## Fragmento del documento
====

En estos días que preceden a la huelga general convocada para el 29-M, son muchas las conversaciones en las que acabo hablando del tema con amigos y conocidos, muchos los comentarios de otras tantas conversaciones ajenas que, desgajados y al azar, llegan a mis oídos en el bar, en la tienda, en la calle... No he computado estadística alguna; pero, grosso modo, mucho me temo que la huelga acabará siendo cualquier cosa menos general. Y me duele, ciertamente. Me duele porque mi sentimiento, que es proletario, forjado en el solidario fuego de la unión hace la fuerza, desfallece —agoniza, diría—. Y me duele porque mi entendimiento no acierta a comprender una aparente contradicción. A saber, estas conversaciones y estos comentarios acaban reduciéndose a un común denominador: son solo quejas. Que si "No hay derecho", que si "Menuda injusticia", que si "Adónde iremos a parar"..., que si patatín que si patatán, porque a la hora de la verdad somos los menos quienes acabamos admitiendo que iremos a la huelga.
No sé si es significativo —aunque, a mi entender, lo resulta— el hecho de que todo aquel que reconoce que no ejercerá su inalienable derecho a huelga, a renglón seguido, siente la perentoria necesidad de justificar su decisión. Supongo que, después de todo, la contradicción no solo la detecto yo sino también quien intenta justificarse, ya que, en realidad, la contradicción no es aparente sino cierta.
A mí, casi todos los argumentos que oigo me suenan más a excusa barata que a justificación razonada: unos alegan no poder prescindir del sueldo de un día; otros, que la huelga no va a solucionar nada; estos, que temen posibles represalias del empresario; aquellos, que si la huelga fuese indefinida, sí que se sumarían a ella... Respeto todas y cada una de las opiniones expresadas, sobre todo atendiendo a que cada cual conoce mejor que nadie su propia situación económica y laboral; pero —repito— mucho me temo que no hacen sino excusarse ante mí, ante el otro, y con ello, autoengañarse.

====

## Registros
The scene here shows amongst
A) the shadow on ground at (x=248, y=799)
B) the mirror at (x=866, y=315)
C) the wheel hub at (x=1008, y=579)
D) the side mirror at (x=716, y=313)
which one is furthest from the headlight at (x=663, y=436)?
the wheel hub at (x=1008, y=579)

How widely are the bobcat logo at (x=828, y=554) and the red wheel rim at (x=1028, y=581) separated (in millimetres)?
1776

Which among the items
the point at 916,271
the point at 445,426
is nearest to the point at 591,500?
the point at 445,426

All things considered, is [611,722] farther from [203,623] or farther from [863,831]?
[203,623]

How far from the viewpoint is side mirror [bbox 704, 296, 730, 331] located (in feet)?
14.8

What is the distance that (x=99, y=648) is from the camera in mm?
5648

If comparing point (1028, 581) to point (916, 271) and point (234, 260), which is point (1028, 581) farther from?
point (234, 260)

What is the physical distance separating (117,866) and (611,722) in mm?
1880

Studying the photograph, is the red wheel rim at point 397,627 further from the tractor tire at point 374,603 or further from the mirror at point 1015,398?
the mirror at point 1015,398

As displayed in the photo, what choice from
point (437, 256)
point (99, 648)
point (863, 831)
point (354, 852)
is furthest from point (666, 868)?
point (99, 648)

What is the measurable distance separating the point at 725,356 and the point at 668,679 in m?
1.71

====

## Tus tareas
1. Reproduce del texto sobre la huelga general el fragmento que empieza con "No sé si es" y sigue hasta "aparente sino cierta.".
2. Responde estas preguntas sobre el texto acerca de la huelga general:
(a) ¿Para qué fecha está convocada la huelga general?
(b) ¿Qué necesidad siente quien reconoce que no ejercerá su derecho a huelga?
(c) ¿Qué temen algunos, según los argumentos que oye el autor?
3. Escribe la continuación del texto sobre la huelga general a partir de donde termina.

## Respuestas
1.
No sé si es significativo —aunque, a mi entender, lo resulta— el hecho de que todo aquel que reconoce que no ejercerá su inalienable derecho a huelga, a renglón seguido, siente la perentoria necesidad de justificar su decisión. Supongo que, después de todo, la contradicción no solo la detecto yo sino también quien intenta justificarse, ya que, en realidad, la contradicción no es aparente sino cierta.

2.
(a) Para el 29-M.
(b) La perentoria necesidad de justificar su decisión.
(c) Posibles represalias del empresario.

3.
Intentaré explicarme, no sin antes advertir que no quisiera, pues no lo pretendo, que alguien se ofendiese por lo que a continuación escribiré. Empezaré por exponer el más absurdo de cuantos razonamientos he oído. Se trata del de dos buenas amigas muy queridas por mí, ambas administrativas en sendas gestorías, quienes me dijeron que no podían sumarse a la huelga porque, en estas fechas y con no sé qué papeleos relativos a no sé qué impuestos y pagos, estaban, en sus empresas, hasta arriba de faena (sic). Perdón, pero no hemos entendido nada tras siglo y medio de huelgas; se nos ha olvidado que es una medida de presión, la mejor y casi única de que disponemos los trabajadores, destinada a recordar que no conviene abusar de nosotros porque, no solo somos necesitados, también somos necesarios. En fin, la próxima huelga a ver si acertamos a convocarla para un domingo y así, al menos, aquellos que opinan que la huelga no va a servir para nada tendrán más razón que un santo.
En cualquier caso, esta va a ser un jueves laboral, por lo que no acierto a comprender que se anticipe su esterilidad. Quizás peque yo de espíritu dialéctico; pero, de la afirmación de que la huelga no va a servir de nada, ¿no se infiere perversamente que no hacerla sí ha de servir de algo? Me entra la risa floja al recordar, por semejante falacia lógica, el apotegma de Giuseppe Tomasi di Lampedusa: «Si queremos que todo siga como está, es necesario que todo cambie». Y entre todos lo vamos a permitir a fuerza de no hacer nada. A mí, que me perdonen; pero no hacer nada sí que no servirá de nada.
Una variante sibilina de este razonamiento es la que muestra quien dice que a lo que sí se apuntaría es a una huelga más dilatada —incluso indefinida, llegan a proponer los más osados entre osados—. Lo cierto es que congrego con ellos; aunque, francamente, desconfío del grado sinceridad con que lo pregonan; me suena a argucia, a sofisma barato; en definitiva, a excusa. Y, en cualquier caso, si la huelga de un día resulta un fracaso, no habrá habido demostración de fuerza, por lo que ¿cuándo van a atreverse los sindicatos a proponer una huelga más radical que suponga —entonces sí— un verdadero sacrificio para el trabajador?
Efectivamente, renunciar de forma indefinida al sueldo con que comprar el pan y pagar la luz sería un enorme y heroico sacrificio; pero renunciar al de un día, ¿lo es de verdad? Quien más y quien menos ya hemos renunciado, no a uno, sino a varios días de sueldo. Nos han obligado a ello, porque, a quien más y a quien menos nos han bajado el sueldo —a algunos, reiteradamente—. Ciertamente, debe de haber familias que viven situaciones límite; pero, en la mayoría de casos, renunciar al sueldo de un día es simplemente una cuestión de prioridades. Prioridades mal entendidas, es decir, más excusas.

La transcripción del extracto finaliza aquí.